Confronting Your Preconceptions About Co-Workers

    Having stereotypes is normal, speaker says; letting them guide your behavior shouldn’t be

By Dana Wilkie October 27, 2015
Have you ever spoken slowly around a co-worker with a foreign accent? Spoken more loudly than normal? Simplified your vocabulary because you assumed that the accent made your colleague somehow less intelligent, quick or capable than you?

Michael Miller has seen that happen.

“We come to work with impressions about people—the impression we have is sometimes based on our experiences, our raising, our communities,” said Miller, a motivational speaker with Massachusetts-based FUN Enterprises, Inc. who will address unconscious bias in the workplace at the Society for Human Resource Management’s 2015 Diversity & Inclusion Conference & Exposition in Boston. “The reaction we have may be out of our control. When it becomes a problem, though, is when we act on a preconception or misconception that reflects ignorance, because it can result in mistreatment—we hurt another person.”

Miller’s Oct. 28 conference session, titled “Confronting Your Own Thoughts: Removing the Blocks to Inclusion,” will use small group discussions to explore ways to prevent stereotypes from affecting how people treat others at work.

Stereotypes Stifle

Once, while working at a large consulting company, Miller heard a manager refer to a nurse practitioner as a good hire because she'd be a “worker bee” as “all good nurses are.”

That’s the sort of labeling—assuming that all nurses should be a certain “type” of worker—that marginalizes others, Miller said.

“It's a stereotype and it fails to acknowledge the training and expertise her education and credentials [as a nurse practitioner] required,” he said, noting that the training and education for nurses and nurse practitioners is different. “It limits her to being only a good ‘worker’—implying she's not like others who are better ‘thinkers.’ ”

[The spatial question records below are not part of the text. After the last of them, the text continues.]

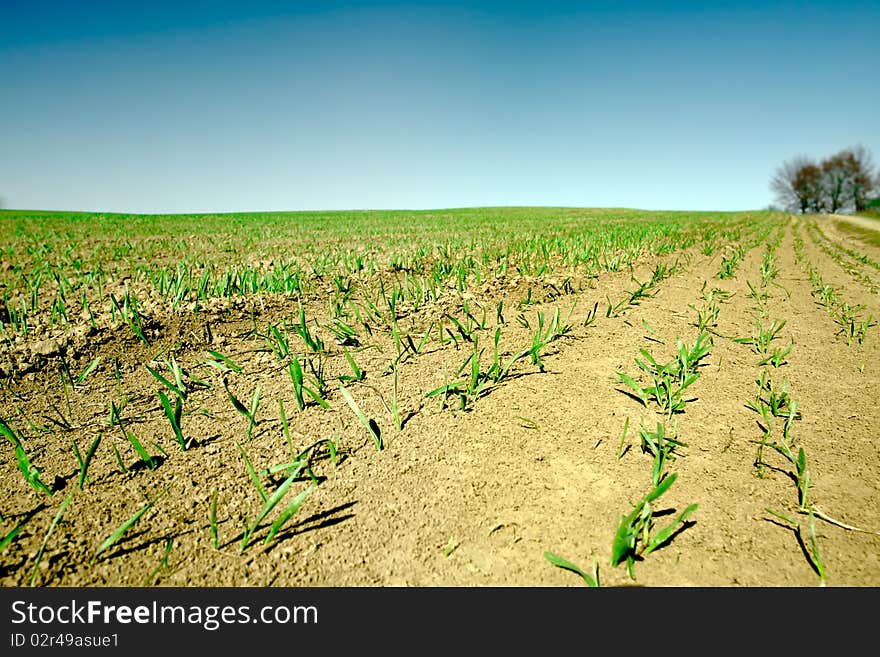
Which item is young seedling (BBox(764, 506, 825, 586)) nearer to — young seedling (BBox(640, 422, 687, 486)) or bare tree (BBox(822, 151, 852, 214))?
young seedling (BBox(640, 422, 687, 486))

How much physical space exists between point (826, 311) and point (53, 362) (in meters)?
5.50

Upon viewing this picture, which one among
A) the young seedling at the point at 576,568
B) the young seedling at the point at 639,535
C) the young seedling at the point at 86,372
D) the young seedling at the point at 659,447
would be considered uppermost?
the young seedling at the point at 86,372

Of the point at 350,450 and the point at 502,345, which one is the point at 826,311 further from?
the point at 350,450

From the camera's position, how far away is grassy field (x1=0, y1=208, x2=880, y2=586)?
1.25 m

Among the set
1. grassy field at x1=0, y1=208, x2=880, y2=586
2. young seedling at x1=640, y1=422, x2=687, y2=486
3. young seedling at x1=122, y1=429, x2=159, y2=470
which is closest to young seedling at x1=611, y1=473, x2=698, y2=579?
grassy field at x1=0, y1=208, x2=880, y2=586

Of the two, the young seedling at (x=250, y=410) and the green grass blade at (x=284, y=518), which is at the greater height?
the young seedling at (x=250, y=410)

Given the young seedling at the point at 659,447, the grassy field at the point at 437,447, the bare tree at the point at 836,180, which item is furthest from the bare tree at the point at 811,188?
the young seedling at the point at 659,447

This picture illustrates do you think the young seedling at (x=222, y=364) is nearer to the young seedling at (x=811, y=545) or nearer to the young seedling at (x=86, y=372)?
the young seedling at (x=86, y=372)

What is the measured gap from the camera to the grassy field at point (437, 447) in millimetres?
1249

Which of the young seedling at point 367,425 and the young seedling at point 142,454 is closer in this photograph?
the young seedling at point 142,454

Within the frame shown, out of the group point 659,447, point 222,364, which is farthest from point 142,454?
point 659,447

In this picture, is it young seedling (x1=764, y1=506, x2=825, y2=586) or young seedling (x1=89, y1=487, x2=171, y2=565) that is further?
young seedling (x1=89, y1=487, x2=171, y2=565)

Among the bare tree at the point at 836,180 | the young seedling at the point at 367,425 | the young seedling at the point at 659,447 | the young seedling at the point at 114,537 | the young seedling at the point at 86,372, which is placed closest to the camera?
the young seedling at the point at 114,537
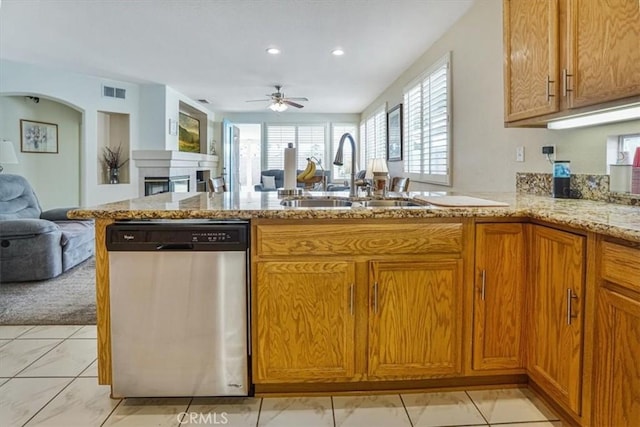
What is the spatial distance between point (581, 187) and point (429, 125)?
2.55 metres

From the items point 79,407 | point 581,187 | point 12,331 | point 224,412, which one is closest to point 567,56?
point 581,187

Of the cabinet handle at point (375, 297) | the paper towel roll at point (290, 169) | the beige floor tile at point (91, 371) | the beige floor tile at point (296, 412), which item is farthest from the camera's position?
the paper towel roll at point (290, 169)

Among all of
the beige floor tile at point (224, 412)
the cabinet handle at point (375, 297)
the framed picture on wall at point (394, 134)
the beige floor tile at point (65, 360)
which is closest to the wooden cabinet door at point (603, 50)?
the cabinet handle at point (375, 297)

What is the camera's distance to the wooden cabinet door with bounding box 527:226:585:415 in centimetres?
157

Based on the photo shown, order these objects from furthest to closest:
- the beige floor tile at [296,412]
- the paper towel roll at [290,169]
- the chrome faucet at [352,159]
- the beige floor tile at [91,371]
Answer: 1. the paper towel roll at [290,169]
2. the chrome faucet at [352,159]
3. the beige floor tile at [91,371]
4. the beige floor tile at [296,412]

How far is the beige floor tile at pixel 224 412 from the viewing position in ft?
5.81

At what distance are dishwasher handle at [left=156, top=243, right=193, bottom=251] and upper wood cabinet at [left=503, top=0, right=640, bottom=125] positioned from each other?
1.81 m

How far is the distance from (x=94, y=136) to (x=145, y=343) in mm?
5630

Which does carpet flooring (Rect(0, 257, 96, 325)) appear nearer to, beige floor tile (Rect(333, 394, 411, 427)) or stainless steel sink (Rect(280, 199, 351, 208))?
stainless steel sink (Rect(280, 199, 351, 208))

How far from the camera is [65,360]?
7.71 feet

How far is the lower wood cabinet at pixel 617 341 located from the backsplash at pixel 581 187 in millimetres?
735

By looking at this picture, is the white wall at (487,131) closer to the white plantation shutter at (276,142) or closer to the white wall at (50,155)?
the white wall at (50,155)

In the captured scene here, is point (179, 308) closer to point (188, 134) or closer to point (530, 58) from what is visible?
point (530, 58)

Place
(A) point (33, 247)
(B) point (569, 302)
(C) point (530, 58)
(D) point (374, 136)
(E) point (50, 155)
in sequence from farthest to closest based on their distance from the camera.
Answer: (D) point (374, 136) < (E) point (50, 155) < (A) point (33, 247) < (C) point (530, 58) < (B) point (569, 302)
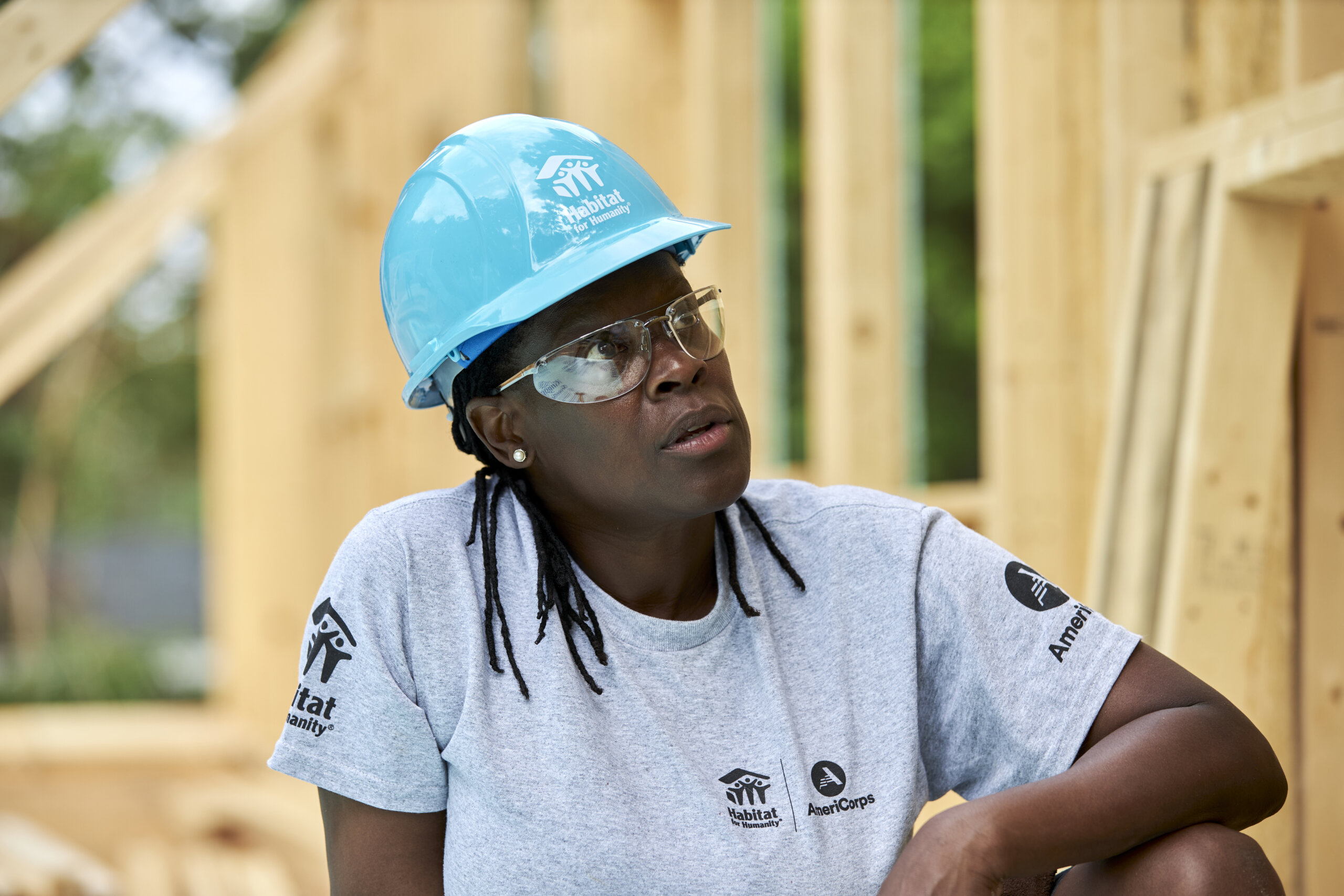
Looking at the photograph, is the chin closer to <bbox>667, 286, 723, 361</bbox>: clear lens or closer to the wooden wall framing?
<bbox>667, 286, 723, 361</bbox>: clear lens

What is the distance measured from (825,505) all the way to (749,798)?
44 cm

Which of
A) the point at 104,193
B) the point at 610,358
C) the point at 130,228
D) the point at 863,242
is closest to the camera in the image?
the point at 610,358

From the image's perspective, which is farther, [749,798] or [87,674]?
[87,674]

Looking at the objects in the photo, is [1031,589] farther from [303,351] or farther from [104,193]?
[104,193]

“Don't pretend that you don't have a preconception or misconception based upon an identifying characteristic,” Miller said. “Acknowledge it. Become aware that it might be incorrect or ignorant and then make sure your behavior honors and respects others. Consciousness is key. As we acknowledge our misconceptions and make sure that our behavior includes and values others, that's when the perceptions can change for real, and not in a shallow or ‘politically correct’ way.”

Moving Beyond Labels

At the conference session, Miller will discuss five ways employees can prevent their unconscious biases from affecting their relationships with co-workers:

Ask. “One way you can be inclusive with others is to ask questions” of them, Miller said. “This includes them in the conversation.”

Understand. Asking questions of others allows you to recognize that “even though they may look like you, their experiences may be vastly different from yours. Use what you know to understand each person individually, knowing that they’ve gotten where they are by different paths.”

Give. “Give each of your staff members your individual attention whenever possible. Give them examples of what creates success in the organization.”

Invite. Show employees how they “can be part of a team in the organization—in ways that might challenge, inspire, improve or nurture them. These invitations also help you focus on who’s being included and who isn’t.”

Be energetic. “To personalize the work experience for the staff, to track inclusion and to follow up with those who haven't been included takes great energy, motivation and passion.”

Dana Wilkie is an online editor/manager for SHRM.